Формула счастья. Сборник рассказов - стр. 30
Наконец ее определили в психиатрическую лечебницу, и пожилая прихожанка нашего храма Алла с материнской заботой взяла над Инной опекунство. Причем не в юридическом смысле, а именно в бескорыстно-христианском. Она не имела абсолютно никакой выгоды от этих добровольно взятых на себя обязанностей. Напротив, жертвовала и своим временем, и силами, и более чем скромными средствами. Алла просто пошла дальше других по пути самоотверженной и деятельной любви. Она собирала продукты и вещи, тряслась в старом разбитом автобусе за город, в поселок Строгановка, где у нас расположен комплекс зданий психиатрической больницы. Там она Инну подкармливала, общалась с ней, одевала в то, что смогла для нее собрать, – словом, проявляла простую человеческую христианскую заботу.
Несколько раз она приглашала меня исповедовать, особоровать и причастить свою подопечную. Я приезжал. Мы общались с Инной, и всегда меня поражала ее кротость.

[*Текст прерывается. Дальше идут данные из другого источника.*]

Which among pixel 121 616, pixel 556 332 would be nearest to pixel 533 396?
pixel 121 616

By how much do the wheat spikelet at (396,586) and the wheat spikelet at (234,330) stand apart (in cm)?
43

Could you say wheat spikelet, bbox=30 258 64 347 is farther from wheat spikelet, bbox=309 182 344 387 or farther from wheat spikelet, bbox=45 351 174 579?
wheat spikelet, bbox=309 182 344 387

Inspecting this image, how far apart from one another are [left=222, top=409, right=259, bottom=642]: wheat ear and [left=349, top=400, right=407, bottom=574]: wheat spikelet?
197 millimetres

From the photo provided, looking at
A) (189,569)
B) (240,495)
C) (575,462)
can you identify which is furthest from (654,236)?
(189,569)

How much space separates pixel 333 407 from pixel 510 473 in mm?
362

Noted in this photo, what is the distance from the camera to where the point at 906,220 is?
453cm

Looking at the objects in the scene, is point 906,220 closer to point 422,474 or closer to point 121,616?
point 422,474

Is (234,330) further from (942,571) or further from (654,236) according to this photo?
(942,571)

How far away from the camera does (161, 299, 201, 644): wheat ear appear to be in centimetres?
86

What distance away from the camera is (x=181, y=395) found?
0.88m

Не клиническая подавленность и забитость, а именно христианская кротость. Она – тяжело психически больной человек – во время общения со священником преображалась. Не то чтобы становилась совершенно адекватной, нет, но вменяемой, то есть ответственной за свое поведение и слова, – это точно.
На вопросы она отвечала после паузы, которая, чувствовалось, была наполнена напряженной работой души, осмыслением, и ответы ее всегда поражали меня своей глубиной, выстраданностью, если угодно.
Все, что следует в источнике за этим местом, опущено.